Question: You listed all the forms of renewable energy in one of your recent posts. You said that to harness the power of tides you need to place turbines underwater. Seems to me that an electrical generator immersed in sea water wouldn’t last very long. Wouldn’t it be better to build a gate system like they did for Venice, and then catch the high tide behind it? That way you could use the same type of turbines they use for hydro-power in dams. And from experience, we know that type of turbine can last for decades! — MW, St. John, N.S.
Answer: First, MW is referring to this post: https://sky-lights.org/2023/07/31/hygroelectricity/. You are correct that running an electrical turbine under (salty) seawater is a lot more demanding than pouring fresh water from a dam through a turbine. The design life of those turbines is around 25 years, but there are many in the field that have run 50 years or more and are still working just fine. Turbines immersed in seawater will definitely require more frequent maintenance, but modern stainless steel and aluminum alloys, and carbon fiber composite components, are remarkably durable in a saltwater environment. The larger issue is clogging by debris and aquatic flora and fauna.

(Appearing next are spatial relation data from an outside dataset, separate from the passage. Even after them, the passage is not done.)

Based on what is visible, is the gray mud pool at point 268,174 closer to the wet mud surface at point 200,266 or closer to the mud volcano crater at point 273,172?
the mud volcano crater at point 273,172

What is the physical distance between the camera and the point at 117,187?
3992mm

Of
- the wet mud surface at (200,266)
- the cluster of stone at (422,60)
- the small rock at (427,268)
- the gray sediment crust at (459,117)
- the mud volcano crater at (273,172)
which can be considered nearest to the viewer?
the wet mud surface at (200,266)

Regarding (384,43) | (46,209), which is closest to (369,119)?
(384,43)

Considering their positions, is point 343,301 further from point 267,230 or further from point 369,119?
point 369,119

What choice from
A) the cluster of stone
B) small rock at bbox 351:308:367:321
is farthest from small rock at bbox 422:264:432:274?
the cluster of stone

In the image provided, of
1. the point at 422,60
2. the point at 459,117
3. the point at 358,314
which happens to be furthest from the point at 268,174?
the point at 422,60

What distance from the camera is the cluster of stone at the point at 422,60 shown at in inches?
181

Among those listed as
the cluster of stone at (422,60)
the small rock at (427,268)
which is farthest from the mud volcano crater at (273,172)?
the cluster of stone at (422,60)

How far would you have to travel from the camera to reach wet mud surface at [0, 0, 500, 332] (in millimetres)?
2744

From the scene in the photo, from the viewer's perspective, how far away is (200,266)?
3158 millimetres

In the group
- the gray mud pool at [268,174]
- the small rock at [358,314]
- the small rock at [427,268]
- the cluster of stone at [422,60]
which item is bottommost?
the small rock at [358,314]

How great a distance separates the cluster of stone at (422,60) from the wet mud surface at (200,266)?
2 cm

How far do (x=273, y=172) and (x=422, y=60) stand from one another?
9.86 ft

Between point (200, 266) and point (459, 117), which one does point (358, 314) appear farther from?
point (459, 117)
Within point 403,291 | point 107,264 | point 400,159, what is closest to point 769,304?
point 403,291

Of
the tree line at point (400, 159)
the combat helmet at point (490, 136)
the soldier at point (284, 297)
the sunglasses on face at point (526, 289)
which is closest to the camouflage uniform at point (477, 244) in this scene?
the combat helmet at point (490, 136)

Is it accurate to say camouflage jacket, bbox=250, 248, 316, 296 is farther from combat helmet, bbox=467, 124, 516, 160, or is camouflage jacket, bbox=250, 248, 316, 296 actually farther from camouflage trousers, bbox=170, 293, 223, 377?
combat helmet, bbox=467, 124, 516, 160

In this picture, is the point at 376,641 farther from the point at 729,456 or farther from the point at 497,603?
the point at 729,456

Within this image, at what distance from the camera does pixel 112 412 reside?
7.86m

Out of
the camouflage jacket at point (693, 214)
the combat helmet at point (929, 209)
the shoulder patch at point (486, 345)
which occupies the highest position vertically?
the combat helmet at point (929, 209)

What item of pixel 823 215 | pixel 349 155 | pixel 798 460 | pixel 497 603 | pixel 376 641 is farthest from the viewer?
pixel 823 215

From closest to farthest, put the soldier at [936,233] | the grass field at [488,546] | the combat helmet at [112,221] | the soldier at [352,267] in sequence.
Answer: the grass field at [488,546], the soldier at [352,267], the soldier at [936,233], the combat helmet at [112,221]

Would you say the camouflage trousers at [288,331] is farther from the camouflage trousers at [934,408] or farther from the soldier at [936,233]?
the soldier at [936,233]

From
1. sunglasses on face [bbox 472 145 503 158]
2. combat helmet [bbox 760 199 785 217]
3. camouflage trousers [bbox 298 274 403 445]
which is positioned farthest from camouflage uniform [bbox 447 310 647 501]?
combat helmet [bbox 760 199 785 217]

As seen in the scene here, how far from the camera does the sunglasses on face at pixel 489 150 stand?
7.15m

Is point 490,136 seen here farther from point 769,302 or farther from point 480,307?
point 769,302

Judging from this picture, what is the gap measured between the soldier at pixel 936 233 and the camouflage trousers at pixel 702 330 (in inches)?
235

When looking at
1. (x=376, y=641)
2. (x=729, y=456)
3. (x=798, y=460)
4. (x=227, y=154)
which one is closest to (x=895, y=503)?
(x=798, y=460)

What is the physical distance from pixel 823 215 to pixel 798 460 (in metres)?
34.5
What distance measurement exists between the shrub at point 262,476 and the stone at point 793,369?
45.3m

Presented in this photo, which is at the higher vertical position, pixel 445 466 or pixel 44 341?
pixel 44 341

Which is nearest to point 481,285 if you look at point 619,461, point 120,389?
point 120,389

As you can see in the animation, turbines placed in the path of the tide’s ebb and flow will generate electricity during both phases of the tide. They can be positioned above normal sea level as shown (to make for easier servicing during low tide), or completely immersed even at low tide to capture even more of the available energy. The animation shows the former, as it’s easier to see the mechanics of what happens. In practice, the turbines aren’t shaped like “water wheels” … they look more like wind turbines. But again, I chose the “water wheel” shape for simplicity.
The scheme you suggest (known formally as a tidal barrage) is actually in use in a few locations but most tidal power facilities use the tidal stream method. It’s ideal for locations where the flow speed of the tide is increased by having to flow through narrow inlets or straits. And they can be surrounded by a mesh cage to limit damage to marine creatures.
The barrage method you suggest has its advantages in certain ideal situations, where the topography of the coast cooperates, but in general they are far more disruptive to the marine ecosystem. They also need to accommodate shipping, and the installation of locks really complicates the engineering. Fossil fuel power plants have an average output of around 500 MW, and the largest wind and solar farms in the US have outputs of 1550 MW and 579 MW, so to offset a fossil fuel plant itdal sources need outputs of a similar magnitude.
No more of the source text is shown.